There’s a few good walkthroughs on using these transformations, so rather than reposting the same information, here’s a few links:

The Import Column Transformation, by James Beresford (aka BI Monkey);

The Export Column Transformation, by James Beresford (aka BI Monkey)

Importing Files Using SSIS, by me


Because these data types have the potential to hold so much data, SSIS handles them a little differently than the standard data types. They are allocated separately from regular data in the buffers. When there is memory pressure, SSIS spools buffers to disk. The potential size of LOB data makes it very likely to be spooled, which can be a pretty major performance bottleneck. To minimize it, you want to make sure that the LOB data is being spooled to a nice, fast disk that doesn’t have a lot of contention. To control what disk they are spooled to, you can set the BLOBTempStoragePath property on the Data Flow task. Note that this is a different setting than BufferTempStoragePath, which controls where regular data is spooled. Ideally, you want to make sure each of these settings points to a different physical disk.

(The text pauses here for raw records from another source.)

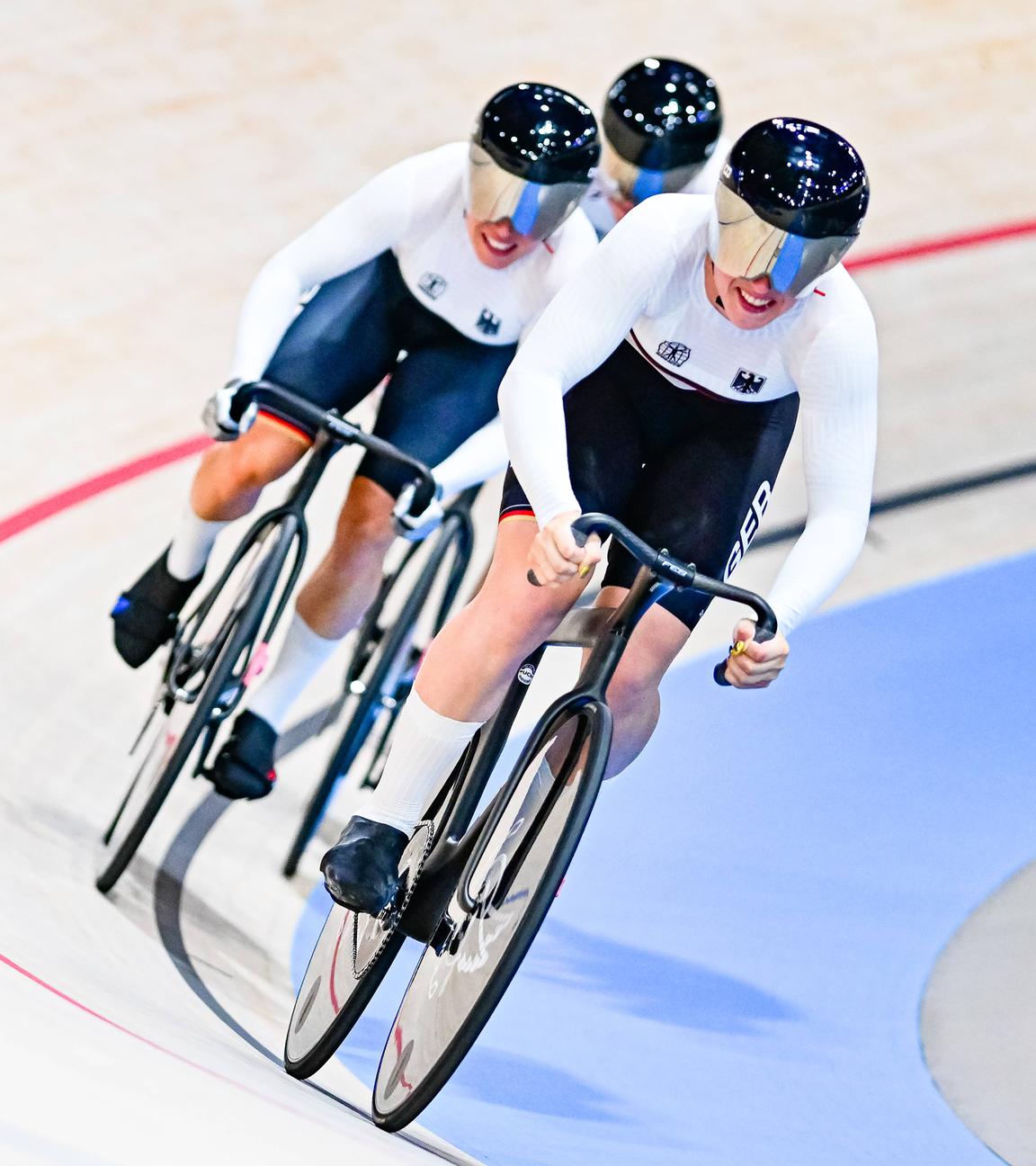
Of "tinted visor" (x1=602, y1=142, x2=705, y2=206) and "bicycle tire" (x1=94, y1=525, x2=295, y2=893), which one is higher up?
"tinted visor" (x1=602, y1=142, x2=705, y2=206)

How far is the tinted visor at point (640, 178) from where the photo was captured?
3.56 meters

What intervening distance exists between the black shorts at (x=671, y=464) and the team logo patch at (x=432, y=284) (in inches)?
30.7

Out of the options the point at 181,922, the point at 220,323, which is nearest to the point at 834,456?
the point at 181,922

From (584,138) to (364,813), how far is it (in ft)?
3.88

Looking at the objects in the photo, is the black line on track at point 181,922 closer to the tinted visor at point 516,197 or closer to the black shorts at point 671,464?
the black shorts at point 671,464

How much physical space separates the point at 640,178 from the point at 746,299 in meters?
1.32

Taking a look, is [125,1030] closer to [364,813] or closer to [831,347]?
[364,813]

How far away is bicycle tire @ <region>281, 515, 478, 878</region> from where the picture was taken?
3.61 m

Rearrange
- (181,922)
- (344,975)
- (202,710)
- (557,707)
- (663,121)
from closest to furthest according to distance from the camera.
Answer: (557,707) → (344,975) → (202,710) → (181,922) → (663,121)

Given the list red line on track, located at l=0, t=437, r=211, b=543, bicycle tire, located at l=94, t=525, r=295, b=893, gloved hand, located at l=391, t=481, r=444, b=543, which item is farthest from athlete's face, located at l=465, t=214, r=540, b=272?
red line on track, located at l=0, t=437, r=211, b=543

The other item to consider is whether you actually need LOB data. In some scenarios, the LOB data types are used for convenience or because there is a possibility that a small percentage of the data would exceed the maximum length of a regular data type. If you are processing a lot of data with LOB types, and most of the LOB data is small enough to fit in an regular data type, then you may be better off using a two pass approach. In one pass, select only the data with LOB values small enough to fit in a standard data type, and cast it in the SELECT statement. SSIS will process this set of data using the normal buffer approach, which should be faster. Then, do a second pass where you select only the data that is too large for a regular data type. This will minimize the amount of data that has to be processed using LOB data types. To figure out the length of a LOB column in SQL Server, you can use the DATALENGTH function.


As usual with performance, your mileage may vary on this one. It’s worked well for me in a few scenarios, but there’s some overhead involved in using two passes. So, as with any performance tips, test it in your environment, with a solid representative sample of your data, before implementing it in production.

There it is – a whirlwind tour of LOBs in SSIS. If you have any questions or comments, please post them.